» **Problemas e tarefas**:
1 > Liste todas as pessoas citadas pelo nome no trecho sobre Zuzu Angel.
2 > Extraia do trecho sobre Zuzu Angel, sem mudar nada, a parte que começa com as palavras que contêm "Seu filho Stuart, ao" e termina com "até a morte.".

### Trecho fornecido

Seu filho Stuart, ao final dos anos 60, era estudante de economia e militante do Movimento Revolucionário 8 de Outubro (MR-8), opositor ao governo em época de ditadura no Brasil. Perseguido por militares, em 1970 ele entra para a lista de desaparecidos políticos. Sua mãe o procurou incessantemente durante anos, batendo de porta em porta em quartéis, e sua posição social fazia com que ela conseguisse entrar em contato com diferentes nomes de relevância, tanto na política brasileira quanto no exterior. Suplicou por respostas até para o próprio ex-presidente do Brasil, o ditador Ernesto Geisel. Alguns anos mais tarde, ela recebe uma carta de um homem que testemunhou o que haviam feito com seu filho - que de fato, prenderam e torturaram até a morte.
Em “Zuzu Angel - o filme” (2006), podemos entender melhor como se deu essa parte da história em mais detalhes, toda a jornada de busca e sofrimento de Zuzu na tentativa de encontrar seu filho, o direito de sepultá-lo (já que seu corpo nunca foi encontrado) e fazer justiça pelo fato ocorrido, além de se tornar porta-voz de outras mães que tiveram filhos presos ou assassinados.

######
### Entradas fornecidas

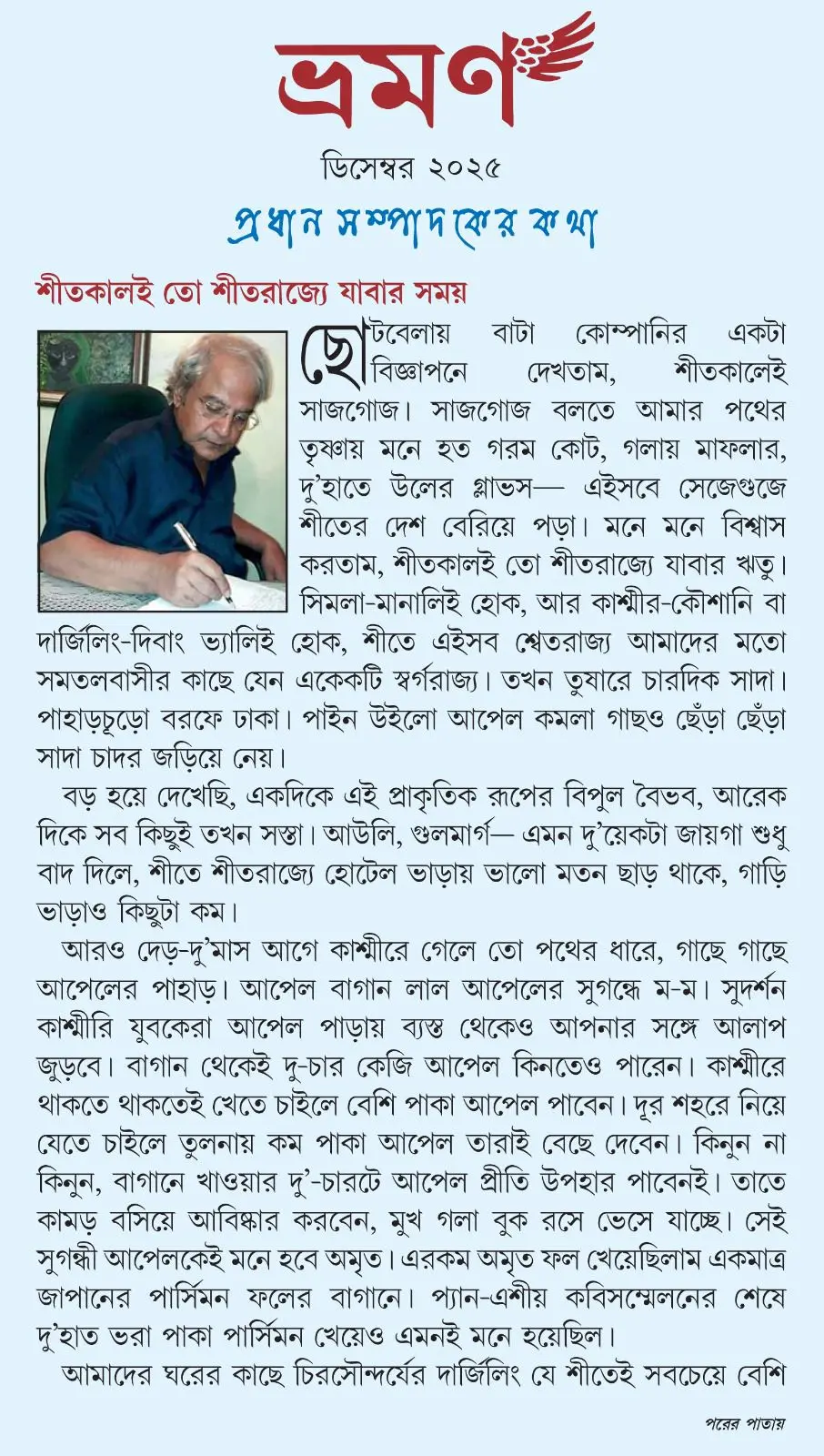 ভ্রমণ

ডিসেম্বর ২০২৫

প্রধান সম্পাদকের কথা

শীতকালই তো শীতরাজ্যে যাবার সময়

ছোটবেলায় বাটা কোম্পানির একটা বিজ্ঞাপনে দেখতাম, শীতকালেই সাজগোজ। সাজগোজ বলতে আমার পথের তৃষ্ণায় মনে হত গরম কোট, গলায় মাফলার, দু'হাতে উলের গ্লাভস— এইসবে সেজেগুজে শীতের দেশ বেরিয়ে পড়া। মনে মনে বিশ্বাস করতাম, শীতকালই তো শীতরাজ্যে যাবার ঋতু। সিমলা-মানালিই হোক, আর কাশ্মীর-কৌশানি বা দার্জিলিং-দিবাং ভ্যালিই হোক, শীতে এইসব শ্বেতরাজ্য আমাদের মতো সমতলবাসীর কাছে যেন একেকটি স্বর্গরাজ্য। তখন তুষারে চারদিক সাদা। পাহাড়চূড়ো বরফে ঢাকা। পাইন উইলো আপেল কমলা গাছও ছেঁড়া ছেঁড়া সাদা চাদর জড়িয়ে নেয়।

বড় হয়ে দেখেছি, একদিকে এই প্রাকৃতিক রূপের বিপুল বৈভব, আরেক দিকে সব কিছুই তখন সস্তা। আউলি, গুলমার্গ— এমন দু'য়েকটা জায়গা শুধু বাদ দিলে, শীতে শীতরাজ্যে হোটেল ভাড়ায় ভালো মতন ছাড় থাকে, গাড়ি ভাড়াও কিছুটা কম।

আরও দেড়-দু'মাস আগে কাশ্মীরে গেলে তো পথের ধারে, গাছে গাছে আপেলের পাহাড়। আপেল বাগান লাল আপেলের সুগন্ধে ম-ম। সুদর্শন কাশ্মীরি যুবকেরা আপেল পাড়ায় ব্যস্ত থেকেও আপনার সঙ্গে আলাপ জুড়বে। বাগান থেকেই দু-চার কেজি আপেল কিনতেও পারেন। কাশ্মীরে থাকতে থাকতেই খেতে চাইলে বেশি পাকা আপেল পাবেন। দূর শহরে নিয়ে যেতে চাইলে তুলনায় কম পাকা আপেল তারাই বেছে দেবেন। কিনুন না কিনুন, বাগানে খাওয়ার দু'-চারটে আপেল প্রীতি উপহার পাবেনই। তাতে কামড় বসিয়ে আবিষ্কার করবেন, মুখ গলা বুক রসে ভেসে যাচ্ছে। সেই সুগন্ধী আপেলকেই মনে হবে অমৃত। এরকম অমৃত ফল খেয়েছিলাম একমাত্র জাপানের পার্সিমন ফলের বাগানে। প্যান-এশীয় কবিসম্মেলনের শেষে দু'হাত ভরা পাকা পার্সিমন খেয়েও এমনই মনে হয়েছিল।

আমাদের ঘরের কাছে চিরসৌন্দর্যের দার্জিলিং যে শীতেই সবচেয়ে বেশি

পরের পাতায়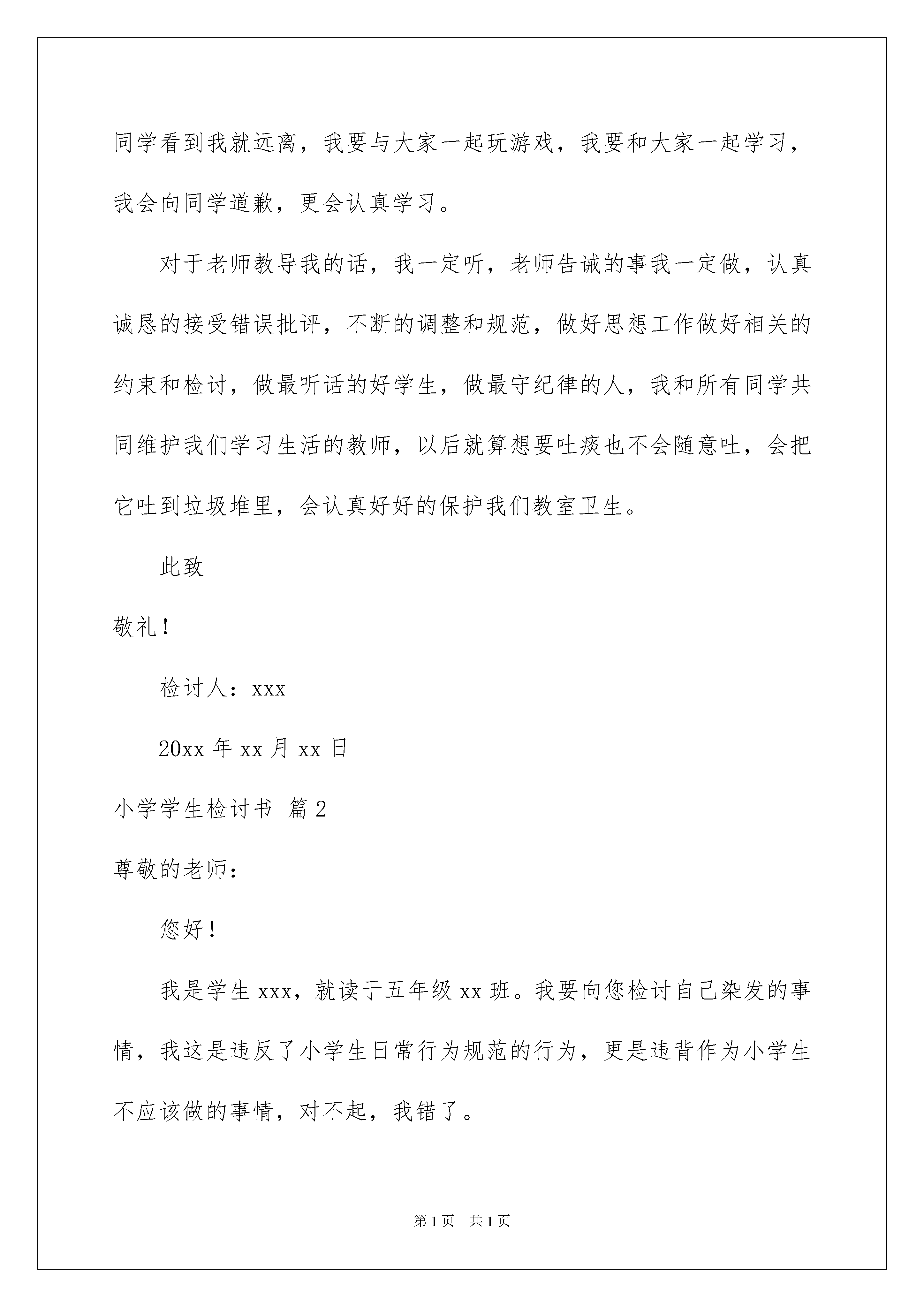 同学看到我就远离，我要与大家一起玩游戏，我要和大家一起学习，我会向同学道歉，更会认真学习。

对于老师教导我的话，我一定听，老师告诫的事我一定做，认真诚恳的接受错误批评，不断的调整和规范，做好思想工作做好相关的约束和检讨，做最听话的好学生，做最守纪律的人，我和所有同学共同维护我们学习生活的教师，以后就算想要吐痰也不会随意吐，会把它吐到垃圾堆里，会认真好好的保护我们教室卫生。

此致

敬礼！

检讨人：xxx

20xx 年 xx 月 xx 日

小学学生检讨书 篇 2

尊敬的老师：

您好！

我是学生 xxx，就读于五年级 xx 班。我要向您检讨自己染发的事情，我这是违反了小学生日常行为规范的行为，更是违背作为小学生不应该做的事情，对不起，我错了。

第 1 页 共 1 页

######

» **Resultados do exercício**:
1 >
Stuart
Ernesto Geisel
Zuzu Angel

2 >
Seu filho Stuart, ao final dos anos 60, era estudante de economia e militante do Movimento Revolucionário 8 de Outubro (MR-8), opositor ao governo em época de ditadura no Brasil. Perseguido por militares, em 1970 ele entra para a lista de desaparecidos políticos. Sua mãe o procurou incessantemente durante anos, batendo de porta em porta em quartéis, e sua posição social fazia com que ela conseguisse entrar em contato com diferentes nomes de relevância, tanto na política brasileira quanto no exterior. Suplicou por respostas até para o próprio ex-presidente do Brasil, o ditador Ernesto Geisel. Alguns anos mais tarde, ela recebe uma carta de um homem que testemunhou o que haviam feito com seu filho - que de fato, prenderam e torturaram até a morte.